‘The Gigacorn Hunter’:
A New Breed of Climatech Investor

Here, Nelson Switzer explains how he found his niche – investing in startups poised to exceed $1B valuations while eliminating at least a billion tons of carbon.

This is an excerpt from The Gigacorn Hunter: Seven Principles for a Climate Investor (2025).


In 2018, I sat on a Milken Institute conference panel where I shared my perspectives on climate change and investing. Afterward, I was approached by an affluent and storied family of three from Atlanta — who had many questions about how to qualify an investment as climate-positive, where to find these opportunities, and how to understand the scale of their impact.

The youngest asked me, “So, are you hunting for climate unicorns?”

That was the right question, but I hadn’t realized it yet. I asked him to explain.

“A climate unicorn has a positive impact on climate change,” he told me.

A unicorn startup is a venture-backed company that has achieved a valuation of over $1 billion. The term — first coined in 2013 by Silicon Valley VC Aileen Lee — was apt, because such startups are as elusive as the mythical creatures that are impossible to find or catch.

The unicorn terms remain in use by investors, even though they are not as elusive today as they once were. According to CB Insights, as of 2023, there were more than 1,200 unicorns in the US. They include many companies you know — including Airbnb, Grammarly, LinkedIn, Meta, OpenAI, Stripe, SpaceX and Uber.

Knowing that a billion tons of carbon is referred to as a Gigaton, the contraction felt natural. Gigaton plus Unicorn equals Gigacorn.

And there it was. Inspired by this young man’s question, I coined the term “Gigacorn” to describe the companies I want to invest in — startups with the potential to exceed $1 billion valuations while avoiding or removing at least a billion tons of carbon.

At that moment, I believe I became the first monikered “Gigacorn Hunter.”

Climatech investing is clearly an idea whose time has come. The world’s collective consciousness is calling for a new breed of investors — arguably the most ambitious of us being Gigacorn Hunters.

We Gigacorn Hunters are climate optimists. We see great promise in the environmental, social and economic challenges we face. We believe that the climate problems we face can be solved. By investing in companies that focus and have the potential to reach Gigacorn status, we empower companies with the resources to develop and market technologies that drive the transition to a low-carbon economy, to what I call the Decarbonization of Everything (DoE) era.

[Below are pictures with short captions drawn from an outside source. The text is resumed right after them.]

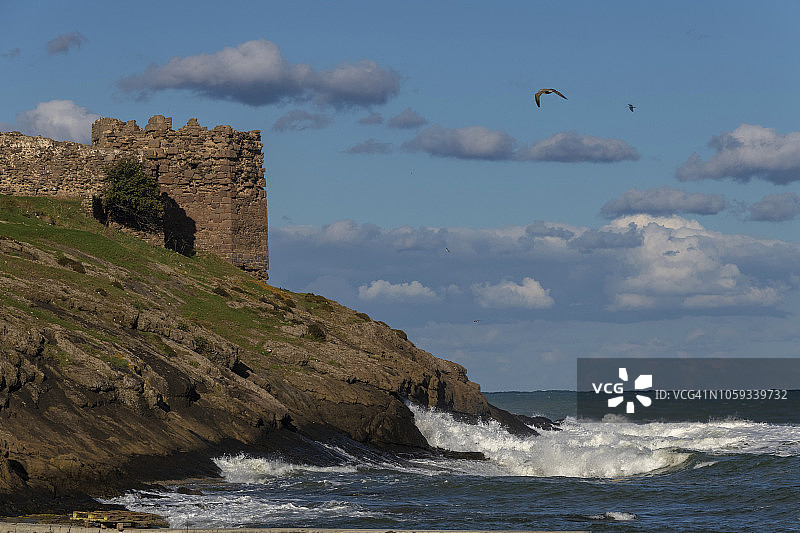 鲁梅利费内尔村的古老热那亚城堡图片素材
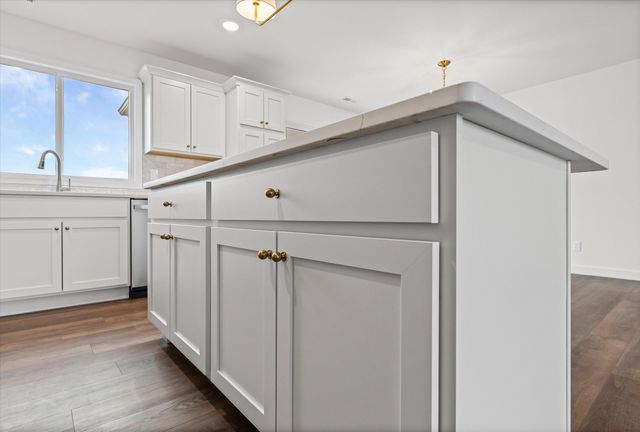 2456 N TRAVELLER DR, Columbia, MO 65202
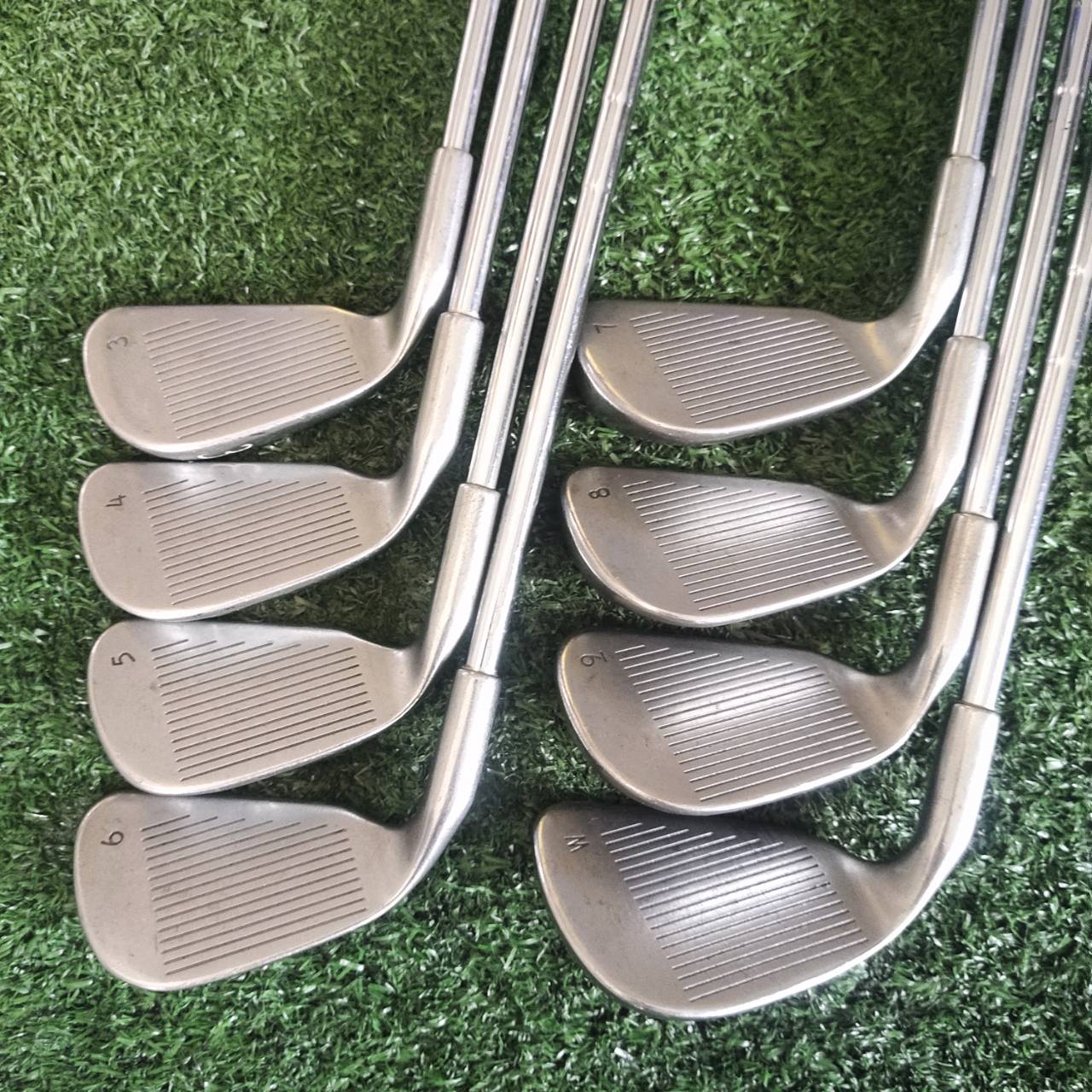 ชุดเหล็ก PING EYE2 เป็นต้นแบบของเหล็ก PING ทุกรุ่นปัจจุบัน รูปทรงใบ Eye Shape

As I mentioned, the entire economy must be reinvented if we are to decarbonize the world. As my partner at ClimateIC, Kevin Kimsa, likes to say, “Everything must be reimagined, reengineered and reinvented.” Everything we use for work, travel and recreation must be reconceived: buildings, cars, trucks, factories, farms — nothing is off the table.

With each challenge comes the potential to create Gigacorns that generate billions of dollars of market, commercial, community and environmental value. There is plenty of space for every investment nickel that will produce superior returns.

Right now, there are so many climatech investment opportunities with the potential to become Gigacorns, or even Megacorns (million-ton potential) and Decacorns (10-billion-ton potential); but the capacity to fund them remains limited. Funds like mine, ClimateIC, surely can’t fill them all. As of early 2024, there were over 1,185 dedicated or associated climate investment funds worldwide — and together, we haven’t even come close to funding all the potential and necessary Gigacorns worldwide.

At ClimateIC, our team researches more than 500 companies annually; and we finance less than 1 percent of them. We only invest in companies we believe are potential Gigacorns. As a growth-oriented fund, our investments must also have existing commercial sales and show scalable growth. Across our investment portfolio, we anticipate 2.5 times the return on cash and a 25 percent internal rate of return (IRR).

This financial return is the primary reason we founded ClimateIC. We believe that by demonstrating to conventional investors that climate returns are as good or better than conventional investing, we will draw that capital off the sidelines and out of the conventional economy to accelerate the pace of the DoE transition to a low-carbon economy.